**GIVEN ENTRIES**

· · · · ·

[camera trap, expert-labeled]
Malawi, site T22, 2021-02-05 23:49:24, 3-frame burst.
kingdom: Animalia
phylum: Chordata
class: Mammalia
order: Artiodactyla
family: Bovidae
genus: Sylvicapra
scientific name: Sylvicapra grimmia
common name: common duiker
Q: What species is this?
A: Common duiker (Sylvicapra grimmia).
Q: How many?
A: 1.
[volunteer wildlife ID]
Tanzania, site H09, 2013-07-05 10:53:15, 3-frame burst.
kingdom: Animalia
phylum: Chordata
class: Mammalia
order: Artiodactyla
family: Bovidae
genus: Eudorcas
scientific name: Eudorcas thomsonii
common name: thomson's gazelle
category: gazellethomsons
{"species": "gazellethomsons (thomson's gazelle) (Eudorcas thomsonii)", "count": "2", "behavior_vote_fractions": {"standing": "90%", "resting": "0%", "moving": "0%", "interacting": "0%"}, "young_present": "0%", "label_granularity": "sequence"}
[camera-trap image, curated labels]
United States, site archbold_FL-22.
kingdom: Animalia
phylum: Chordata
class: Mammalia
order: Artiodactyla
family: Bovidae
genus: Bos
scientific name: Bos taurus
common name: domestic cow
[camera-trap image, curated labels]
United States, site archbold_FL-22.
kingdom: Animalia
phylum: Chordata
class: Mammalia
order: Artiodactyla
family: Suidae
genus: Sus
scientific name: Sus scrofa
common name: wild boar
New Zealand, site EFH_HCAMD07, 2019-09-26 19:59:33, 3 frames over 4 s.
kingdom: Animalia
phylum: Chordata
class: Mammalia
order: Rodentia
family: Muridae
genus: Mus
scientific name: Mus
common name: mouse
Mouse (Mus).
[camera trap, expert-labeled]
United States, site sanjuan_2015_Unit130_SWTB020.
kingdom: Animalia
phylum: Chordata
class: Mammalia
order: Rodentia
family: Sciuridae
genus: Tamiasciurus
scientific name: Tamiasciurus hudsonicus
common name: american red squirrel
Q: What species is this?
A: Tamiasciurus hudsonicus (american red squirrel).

· · · · ·

**DIRECTIONS FOR THIS TASK**
Copy all lines above where "Eudorcas" is present.

**EXERCISE RESULT**
genus: Eudorcas
scientific name: Eudorcas thomsonii
{"species": "gazellethomsons (thomson's gazelle) (Eudorcas thomsonii)", "count": "2", "behavior_vote_fractions": {"standing": "90%", "resting": "0%", "moving": "0%", "interacting": "0%"}, "young_present": "0%", "label_granularity": "sequence"}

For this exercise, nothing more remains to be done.